Which method can be seen as a probabilistic extension to k-means clustering, allowing soft assignments of data points?
- Mean-Shift Clustering
- Hierarchical Clustering
- Expectation-Maximization (EM)
- DBSCAN Clustering
The Expectation-Maximization (EM) method is a probabilistic extension to k-means, allowing soft assignments of data points based on probability distributions.
What is the primary advantage of using LSTMs and GRUs over basic RNNs?
- Handling Vanishing Gradient
- Simplicity and Speed
- Memory Efficiency
- Higher Prediction Accuracy
LSTMs and GRUs offer an advantage in handling the vanishing gradient problem, which is a significant limitation of basic RNNs. Their gated mechanisms help mitigate this issue, allowing for better learning of long-term dependencies and improved performance in tasks involving sequential data.
The ________ in the Actor-Critic model estimates the value function of the current policy.
- Critic
- Actor
- Agent
- Environment
In the Actor-Critic model, the "Critic" estimates the value function of the current policy. It assesses how good the chosen actions are, guiding the "Actor" in improving its policy based on these value estimates.
How does the Actor-Critic model differ from traditional Q-learning in reinforcement learning?
- In Actor-Critic, the Actor and Critic are separate entities.
- Q-learning uses value iteration, while Actor-Critic uses policy iteration.
- Actor-Critic relies on neural networks, while Q-learning uses decision trees.
- In Q-learning, the Critic updates the policy.
The Actor-Critic model is different from traditional Q-learning as it separates the task of policy learning (Actor) from value estimation (Critic), whereas in Q-learning, these functions are often combined. This separation allows for more flexibility and efficiency in learning policies in complex environments.
A bank wants to use transaction details to determine the likelihood that a transaction is fraudulent. The outcome is either "fraudulent" or "not fraudulent." Which regression method would be ideal for this purpose?
- Decision Tree Regression
- Linear Regression
- Logistic Regression
- Polynomial Regression
Logistic Regression is the ideal choice for binary classification tasks, like fraud detection (fraudulent or not fraudulent). It models the probability of an event occurring, making it the right tool for this scenario.
Why is ethics important in machine learning applications?
- To ensure fairness and avoid bias
- To improve model accuracy
- To speed up model training
- To reduce computational cost
Ethics in machine learning is vital to ensure fairness and avoid bias, preventing discrimination against certain groups or individuals in model predictions. It's a fundamental concern in the field of AI and ML.
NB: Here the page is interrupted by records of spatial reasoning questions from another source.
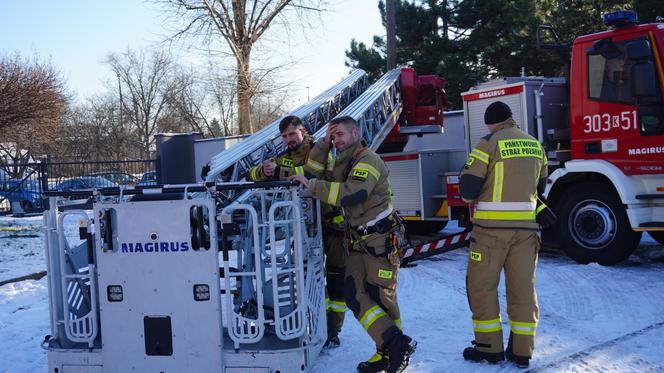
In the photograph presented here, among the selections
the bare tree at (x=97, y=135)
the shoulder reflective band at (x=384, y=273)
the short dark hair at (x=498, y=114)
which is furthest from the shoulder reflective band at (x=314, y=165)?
the bare tree at (x=97, y=135)

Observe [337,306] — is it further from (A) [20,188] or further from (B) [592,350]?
(A) [20,188]

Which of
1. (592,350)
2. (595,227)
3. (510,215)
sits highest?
(510,215)

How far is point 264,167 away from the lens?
4.80 metres

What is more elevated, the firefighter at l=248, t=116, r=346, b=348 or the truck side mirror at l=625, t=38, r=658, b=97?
the truck side mirror at l=625, t=38, r=658, b=97

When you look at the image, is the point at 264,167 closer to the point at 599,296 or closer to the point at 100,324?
the point at 100,324

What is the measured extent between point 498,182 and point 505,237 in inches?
15.2

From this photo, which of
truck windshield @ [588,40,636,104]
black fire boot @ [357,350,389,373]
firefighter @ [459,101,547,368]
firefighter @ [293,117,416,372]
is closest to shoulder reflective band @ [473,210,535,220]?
firefighter @ [459,101,547,368]

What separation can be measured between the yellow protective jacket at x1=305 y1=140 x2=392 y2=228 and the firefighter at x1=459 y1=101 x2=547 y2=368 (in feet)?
1.97

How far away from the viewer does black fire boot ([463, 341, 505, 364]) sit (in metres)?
4.38

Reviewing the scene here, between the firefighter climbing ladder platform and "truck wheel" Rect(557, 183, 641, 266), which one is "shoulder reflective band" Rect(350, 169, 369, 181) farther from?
"truck wheel" Rect(557, 183, 641, 266)

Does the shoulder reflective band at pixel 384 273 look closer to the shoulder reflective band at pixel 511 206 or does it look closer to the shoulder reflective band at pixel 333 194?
the shoulder reflective band at pixel 333 194

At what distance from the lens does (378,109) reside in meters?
8.34

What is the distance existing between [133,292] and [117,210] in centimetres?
52

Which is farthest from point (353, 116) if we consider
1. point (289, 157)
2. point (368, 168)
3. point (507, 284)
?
point (507, 284)
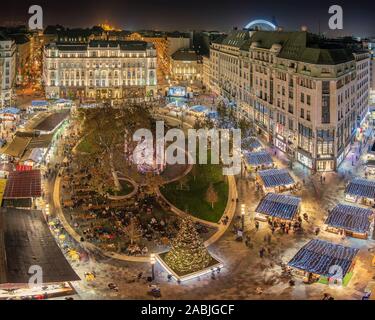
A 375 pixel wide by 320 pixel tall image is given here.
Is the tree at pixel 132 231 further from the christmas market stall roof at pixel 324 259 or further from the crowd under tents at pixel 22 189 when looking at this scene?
the christmas market stall roof at pixel 324 259

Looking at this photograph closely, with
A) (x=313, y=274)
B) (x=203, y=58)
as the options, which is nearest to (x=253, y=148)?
(x=313, y=274)

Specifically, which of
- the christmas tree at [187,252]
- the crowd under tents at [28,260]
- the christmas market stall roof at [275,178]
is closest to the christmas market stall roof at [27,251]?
the crowd under tents at [28,260]

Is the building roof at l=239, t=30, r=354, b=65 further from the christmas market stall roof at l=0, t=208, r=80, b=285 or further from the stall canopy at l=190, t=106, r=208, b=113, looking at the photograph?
the christmas market stall roof at l=0, t=208, r=80, b=285

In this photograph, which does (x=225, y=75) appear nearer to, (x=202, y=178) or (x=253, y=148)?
(x=253, y=148)

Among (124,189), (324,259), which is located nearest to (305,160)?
(124,189)

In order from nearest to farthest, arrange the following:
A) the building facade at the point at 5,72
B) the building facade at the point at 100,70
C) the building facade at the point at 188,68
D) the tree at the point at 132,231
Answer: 1. the tree at the point at 132,231
2. the building facade at the point at 5,72
3. the building facade at the point at 100,70
4. the building facade at the point at 188,68

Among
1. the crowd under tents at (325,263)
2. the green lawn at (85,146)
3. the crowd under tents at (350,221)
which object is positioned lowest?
the crowd under tents at (325,263)

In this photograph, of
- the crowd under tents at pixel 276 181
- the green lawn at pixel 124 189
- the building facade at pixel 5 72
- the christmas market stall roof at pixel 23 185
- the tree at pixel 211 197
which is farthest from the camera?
the building facade at pixel 5 72

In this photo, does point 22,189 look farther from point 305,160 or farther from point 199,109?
point 199,109
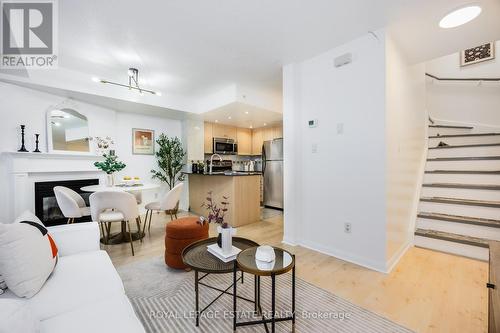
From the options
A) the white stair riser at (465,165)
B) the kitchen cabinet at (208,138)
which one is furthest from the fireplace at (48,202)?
the white stair riser at (465,165)

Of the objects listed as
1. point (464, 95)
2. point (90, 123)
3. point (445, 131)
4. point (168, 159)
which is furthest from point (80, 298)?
point (464, 95)

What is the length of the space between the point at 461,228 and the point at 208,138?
4856 mm

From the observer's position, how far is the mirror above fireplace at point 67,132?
11.5 feet

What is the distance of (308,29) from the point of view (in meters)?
2.28

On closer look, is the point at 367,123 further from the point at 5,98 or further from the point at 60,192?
the point at 5,98

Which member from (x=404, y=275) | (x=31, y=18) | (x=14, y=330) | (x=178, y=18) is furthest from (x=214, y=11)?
(x=404, y=275)

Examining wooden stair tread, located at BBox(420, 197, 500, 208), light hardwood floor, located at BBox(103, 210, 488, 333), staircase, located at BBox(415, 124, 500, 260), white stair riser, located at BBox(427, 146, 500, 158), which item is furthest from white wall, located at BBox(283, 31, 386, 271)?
white stair riser, located at BBox(427, 146, 500, 158)

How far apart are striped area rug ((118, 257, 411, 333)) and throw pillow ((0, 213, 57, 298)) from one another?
2.43 ft

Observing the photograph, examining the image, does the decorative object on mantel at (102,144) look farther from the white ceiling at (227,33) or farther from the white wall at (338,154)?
the white wall at (338,154)

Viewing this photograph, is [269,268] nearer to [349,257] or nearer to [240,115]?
[349,257]

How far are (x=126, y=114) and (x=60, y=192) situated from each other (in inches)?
93.4

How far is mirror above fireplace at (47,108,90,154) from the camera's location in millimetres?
3511

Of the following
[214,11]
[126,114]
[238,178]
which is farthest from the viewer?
[126,114]

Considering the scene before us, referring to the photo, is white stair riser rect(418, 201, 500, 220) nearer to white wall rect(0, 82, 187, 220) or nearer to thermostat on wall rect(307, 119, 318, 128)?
thermostat on wall rect(307, 119, 318, 128)
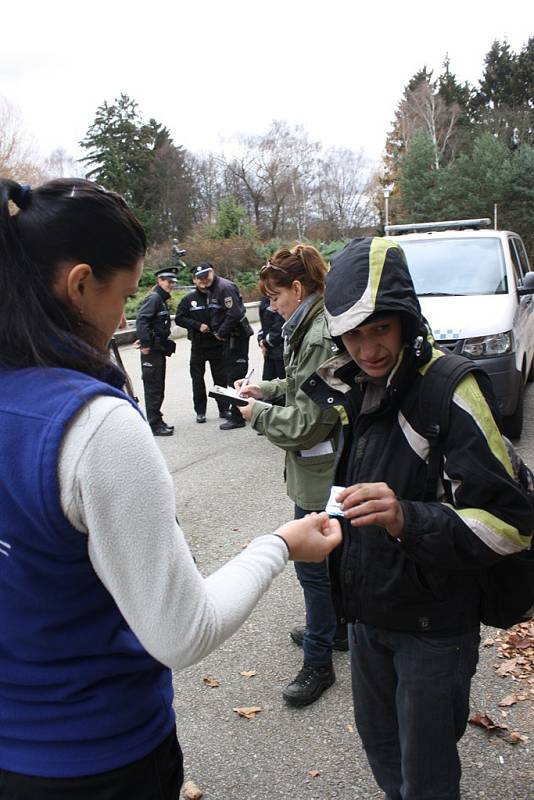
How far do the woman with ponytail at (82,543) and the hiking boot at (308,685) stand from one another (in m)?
1.89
How does the Random Forest algorithm handle the issue of overfitting seen in individual decision trees?
- By aggregating predictions from multiple trees
- By increasing the tree depth
- By reducing the number of features
- By using a smaller number of trees
Random Forest handles overfitting by aggregating predictions from multiple decision trees. This ensemble method combines the results from different trees, reducing the impact of individual overfitting.
In the context of transfer learning, what is the main advantage of using pre-trained models on large datasets like ImageNet?
- Feature Extraction
- Faster Training
- Reduced Generalization
- Lower Computational Cost
The main advantage of using pre-trained models on large datasets is "Feature Extraction." Pre-trained models have learned useful features, which can be transferred to new tasks, saving time and data.
The process of reducing the dimensions of a dataset while preserving as much variance as possible is known as ________.
- Principal Component Analysis
- Random Sampling
- Mean Shift
- Agglomerative Clustering
Dimensionality reduction techniques like Principal Component Analysis (PCA) are used to reduce the dataset's dimensions while preserving variance. PCA identifies new axes (principal components) in the data to reduce dimensionality. Hence, "Principal Component Analysis" is the correct answer.
What potential problem might arise if you include a vast number of irrelevant features in your machine learning model?
- Increased accuracy
- Model convergence
- Overfitting
- Underfitting
Including a vast number of irrelevant features can lead to overfitting. Overfitting occurs when the model fits the noise in the data, resulting in poor generalization to new data. It's essential to select relevant features to improve model performance.